Excerpt |
□ □ □

EX-99.1 3 ex991.htm FARMOUT AGREEMENT FARMOUT AGREEMENT
Exhibit 99.1
THIS FARMOUT AGREEMENT MADE BY AND BETWEEN DAYBREAK OIL AND GAS, INC., a Washington Corporation, hereinafter referred to as "DAYBREAK" and MONARCH GULF EXPLORATION INC., a Washington Corporation, hereinafter referred to as "MONARCH"
WITNESSETH:
WHEREAS, DAYBREAK holds a fifty percent (50%) working interest, in oil and gas mineral leases and related assets (the "Daybreak Interest") in Xxxx County, California pursuant to a Prospect Review Agreement (the "Prospect") dated May 13, 2005, as amended and a Joint Venture Agreement (the "Joint Venture") dated November 21, 2005, as amended, The Daybreak Interest being described on Exhibit "A," attached hereto and by this reference incorporated herein; and
WHEREAS, DAYBREAK now wishes to farmout one half (50%) of the Daybreak Interest in the Joint Venture to MONARCH;
WHEREAS, MONARCH has agreed to accept the rights and obligation under the above referenced Agreements on the terms hereinafter described;
THEREFORE, in consideration of the premises and mutual covenants herein contained DAYBREAK and MONARCH agree as follows:
1.
MONARCH shall acquire fifty percent (50%) of Daybreak's Interest in that certain JointVenture under the terms of said Agreement representing a twenty-five percent (25%) working interest subject to a three percent (3%) gross overriding royalty and royalties owed under the oil and gas mineral leases encumbering said property. A copy of the oil and gas leases are attached as Exhibit "B" and by this reference incorporated herein.
2.
MONARCH understands and agrees that the Joint Venture intends to conduct a 3D seismic program, estimated to commence within two (2) months from the date hereof, which 3D seismic program will have an estimated gross cost of $2,000,000 and agrees to pay its pro-rata share of this cost prior to the commencement of the seismic program.
3.
MONARCH understands and agrees that it is the intention of the Joint Venture subject to the 3D seismic program results to then conduct a nine (9) well exploratory program on prospects identified by the 3D seismic program. MONARCH agrees to pay its gross pro-rata share of such drilling costs prior to the commencement of drilling and to pay gross tie in, equipping and completion costs as and when required.
4.

□ □ □

Provided data |

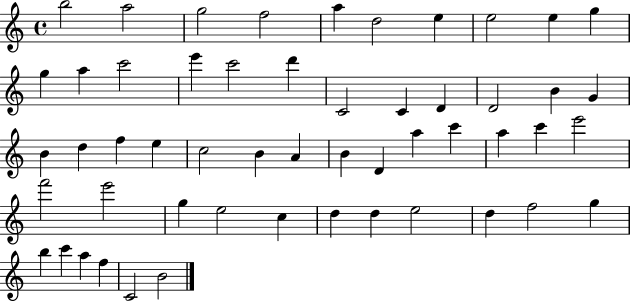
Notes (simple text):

B5/h A5/h G5/h F5/h A5/q D5/h E5/q E5/h E5/q G5/q G5/q A5/q C6/h E6/q C6/h D6/q C4/h C4/q D4/q D4/h B4/q G4/q B4/q D5/q F5/q E5/q C5/h B4/q A4/q B4/q D4/q A5/q C6/q A5/q C6/q E6/h F6/h E6/h G5/q E5/h C5/q D5/q D5/q E5/h D5/q F5/h G5/q B5/q C6/q A5/q F5/q C4/h B4/h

□ □ □

Task requirements |
Write out, word for word, the part of the farmout agreement that opens with the words containing "MONARCH understands and agrees that the" and closes with "and when required.". The lines play no part in this.

Finished answer |
MONARCH understands and agrees that the Joint Venture intends to conduct a 3D seismic program, estimated to commence within two (2) months from the date hereof, which 3D seismic program will have an estimated gross cost of $2,000,000 and agrees to pay its pro-rata share of this cost prior to the commencement of the seismic program.
3.
MONARCH understands and agrees that it is the intention of the Joint Venture subject to the 3D seismic program results to then conduct a nine (9) well exploratory program on prospects identified by the 3D seismic program. MONARCH agrees to pay its gross pro-rata share of such drilling costs prior to the commencement of drilling and to pay gross tie in, equipping and completion costs as and when required.